Mint and meant are easily confused words.
The spell-check application of most word processing software programs would not catch a slip-up of these two words. Spell-check is looking for words that aren’t in its dictionary, and words that resemble words in its dictionary but are possibly spelled wrong. Spell-check isn’t perfect. It doesn’t know and can’t guess what word you wanted or what word you meant, it can only judge the words on the page. If you used words that are all spelled correctly, it gives you a pass anyway.

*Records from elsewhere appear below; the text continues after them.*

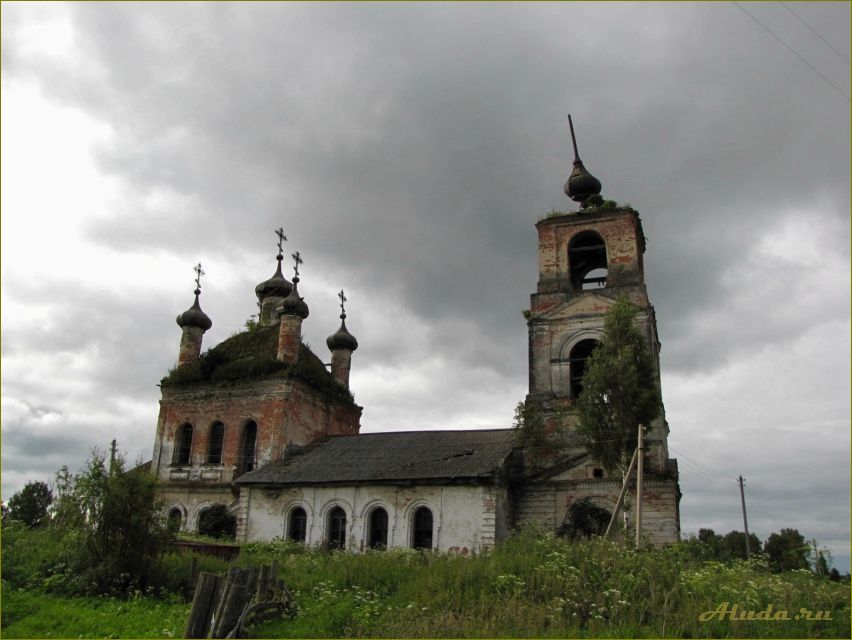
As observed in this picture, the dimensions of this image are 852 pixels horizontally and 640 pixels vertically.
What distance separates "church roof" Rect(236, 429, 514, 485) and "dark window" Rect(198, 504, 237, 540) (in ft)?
7.13

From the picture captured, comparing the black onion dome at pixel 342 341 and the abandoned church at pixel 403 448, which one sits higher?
the black onion dome at pixel 342 341

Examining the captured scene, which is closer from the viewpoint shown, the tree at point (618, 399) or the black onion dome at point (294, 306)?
the tree at point (618, 399)

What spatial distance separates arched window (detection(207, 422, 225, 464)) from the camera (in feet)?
90.4

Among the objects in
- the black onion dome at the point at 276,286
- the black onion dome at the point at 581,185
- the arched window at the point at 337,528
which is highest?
the black onion dome at the point at 581,185

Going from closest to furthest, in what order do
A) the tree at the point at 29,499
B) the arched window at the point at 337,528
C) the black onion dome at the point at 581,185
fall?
the arched window at the point at 337,528, the black onion dome at the point at 581,185, the tree at the point at 29,499

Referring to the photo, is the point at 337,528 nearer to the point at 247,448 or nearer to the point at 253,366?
Result: the point at 247,448

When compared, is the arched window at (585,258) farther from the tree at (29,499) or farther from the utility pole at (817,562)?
the tree at (29,499)

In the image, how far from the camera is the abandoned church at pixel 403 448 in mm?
21000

Autocorrect suggests words that start with the same letters. It’s suggesting what word you may want to save time, but quite often, its suggestions are pretty off base. They don’t help you out, but they do make you laugh.

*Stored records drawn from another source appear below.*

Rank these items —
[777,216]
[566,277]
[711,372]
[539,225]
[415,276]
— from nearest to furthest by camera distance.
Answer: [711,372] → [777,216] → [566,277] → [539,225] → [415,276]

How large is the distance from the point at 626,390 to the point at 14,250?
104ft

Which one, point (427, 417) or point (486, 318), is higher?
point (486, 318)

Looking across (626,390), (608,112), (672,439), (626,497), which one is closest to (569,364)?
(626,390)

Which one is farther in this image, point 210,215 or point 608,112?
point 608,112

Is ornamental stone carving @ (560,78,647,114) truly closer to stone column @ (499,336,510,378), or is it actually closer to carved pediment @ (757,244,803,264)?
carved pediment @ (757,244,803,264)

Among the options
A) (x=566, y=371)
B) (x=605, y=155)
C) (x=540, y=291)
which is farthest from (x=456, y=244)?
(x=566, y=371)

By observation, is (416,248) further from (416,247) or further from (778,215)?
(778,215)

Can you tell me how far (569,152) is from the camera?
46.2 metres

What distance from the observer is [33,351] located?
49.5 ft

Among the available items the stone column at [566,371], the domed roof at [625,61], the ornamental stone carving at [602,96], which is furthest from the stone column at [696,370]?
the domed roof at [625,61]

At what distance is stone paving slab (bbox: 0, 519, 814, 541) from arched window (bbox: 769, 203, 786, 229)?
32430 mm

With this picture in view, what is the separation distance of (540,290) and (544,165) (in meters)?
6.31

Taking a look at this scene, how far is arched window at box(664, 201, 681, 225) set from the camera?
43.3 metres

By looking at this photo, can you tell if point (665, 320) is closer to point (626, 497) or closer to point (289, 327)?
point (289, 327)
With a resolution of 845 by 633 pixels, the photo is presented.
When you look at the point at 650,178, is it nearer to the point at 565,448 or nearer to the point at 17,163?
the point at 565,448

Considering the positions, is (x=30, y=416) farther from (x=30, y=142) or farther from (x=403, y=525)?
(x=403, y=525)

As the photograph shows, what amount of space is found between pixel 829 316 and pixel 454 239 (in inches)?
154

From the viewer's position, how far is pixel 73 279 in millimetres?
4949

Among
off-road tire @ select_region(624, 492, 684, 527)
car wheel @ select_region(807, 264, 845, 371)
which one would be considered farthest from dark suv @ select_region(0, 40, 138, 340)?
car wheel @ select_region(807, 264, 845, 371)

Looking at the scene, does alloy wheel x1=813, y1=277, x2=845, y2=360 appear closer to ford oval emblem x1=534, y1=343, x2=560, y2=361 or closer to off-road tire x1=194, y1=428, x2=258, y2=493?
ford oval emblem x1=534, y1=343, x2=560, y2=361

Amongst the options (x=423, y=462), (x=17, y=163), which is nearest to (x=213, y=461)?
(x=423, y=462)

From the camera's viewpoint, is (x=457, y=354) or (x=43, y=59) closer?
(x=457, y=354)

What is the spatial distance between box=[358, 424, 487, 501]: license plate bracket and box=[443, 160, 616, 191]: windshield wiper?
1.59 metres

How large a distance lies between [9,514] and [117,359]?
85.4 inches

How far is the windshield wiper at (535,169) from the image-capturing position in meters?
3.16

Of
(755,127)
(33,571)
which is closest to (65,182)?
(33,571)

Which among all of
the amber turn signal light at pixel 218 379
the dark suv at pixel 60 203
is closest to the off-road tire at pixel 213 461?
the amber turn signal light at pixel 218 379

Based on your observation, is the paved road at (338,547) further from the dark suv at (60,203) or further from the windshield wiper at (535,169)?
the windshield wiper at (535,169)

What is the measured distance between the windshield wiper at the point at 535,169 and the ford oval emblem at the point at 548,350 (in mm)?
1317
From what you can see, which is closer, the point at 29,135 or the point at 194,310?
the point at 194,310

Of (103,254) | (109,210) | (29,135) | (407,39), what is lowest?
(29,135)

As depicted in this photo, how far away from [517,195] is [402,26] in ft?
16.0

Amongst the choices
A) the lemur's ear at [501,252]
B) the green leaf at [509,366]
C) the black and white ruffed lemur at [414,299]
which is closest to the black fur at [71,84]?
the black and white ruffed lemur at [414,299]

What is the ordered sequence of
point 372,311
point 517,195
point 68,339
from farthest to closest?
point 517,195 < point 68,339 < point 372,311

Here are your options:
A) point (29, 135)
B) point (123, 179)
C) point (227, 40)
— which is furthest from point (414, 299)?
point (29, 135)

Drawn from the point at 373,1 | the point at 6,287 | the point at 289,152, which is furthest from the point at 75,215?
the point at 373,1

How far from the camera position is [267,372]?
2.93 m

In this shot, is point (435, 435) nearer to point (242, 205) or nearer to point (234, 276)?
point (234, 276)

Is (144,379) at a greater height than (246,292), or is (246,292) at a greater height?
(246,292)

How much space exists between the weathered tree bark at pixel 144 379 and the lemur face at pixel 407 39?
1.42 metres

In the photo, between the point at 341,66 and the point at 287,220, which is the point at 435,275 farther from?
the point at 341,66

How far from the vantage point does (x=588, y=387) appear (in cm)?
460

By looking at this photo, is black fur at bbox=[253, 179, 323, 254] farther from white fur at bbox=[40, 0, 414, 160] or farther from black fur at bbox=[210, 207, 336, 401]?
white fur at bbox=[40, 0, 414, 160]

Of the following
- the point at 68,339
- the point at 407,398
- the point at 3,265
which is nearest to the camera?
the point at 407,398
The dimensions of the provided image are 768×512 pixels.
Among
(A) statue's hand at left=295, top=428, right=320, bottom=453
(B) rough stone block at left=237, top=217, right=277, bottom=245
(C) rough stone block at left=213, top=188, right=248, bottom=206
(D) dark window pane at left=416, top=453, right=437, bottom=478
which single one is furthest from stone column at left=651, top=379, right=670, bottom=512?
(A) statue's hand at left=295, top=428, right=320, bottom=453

Mint (pronounced “mih-nt”) is a noun. It means a herb known for it’s cooling, extremely strong flavor. Mint is a popular flavoring in winter-themed desserts, and in cocktails like mojitos, grasshoppers, and mint juleps. It’s also used in toothpaste, mouthwash, and breath-aid candies like Altoids.
Meant (pronounced “meh-nt”) is a verb, it’s the past tense of “to mean.” Meant is used to indicate the definition or the intention of words, whether they’re written, spoken, sung, rapped, etc.
The following story uses both words correctly:
Mindy had a difficult conversation with her boyfriend, Manfred. As she chewed her mint gum and stared out the bus window, she wondered just what he meant when he said when ‘he needed space.” As the bus pulled away, she couldn’t believe it. She saw him talking to a group. One girl in the circle, Maylin, who laughing an awful lot. This didn’t look good for Mindy and Manfred’s relationship.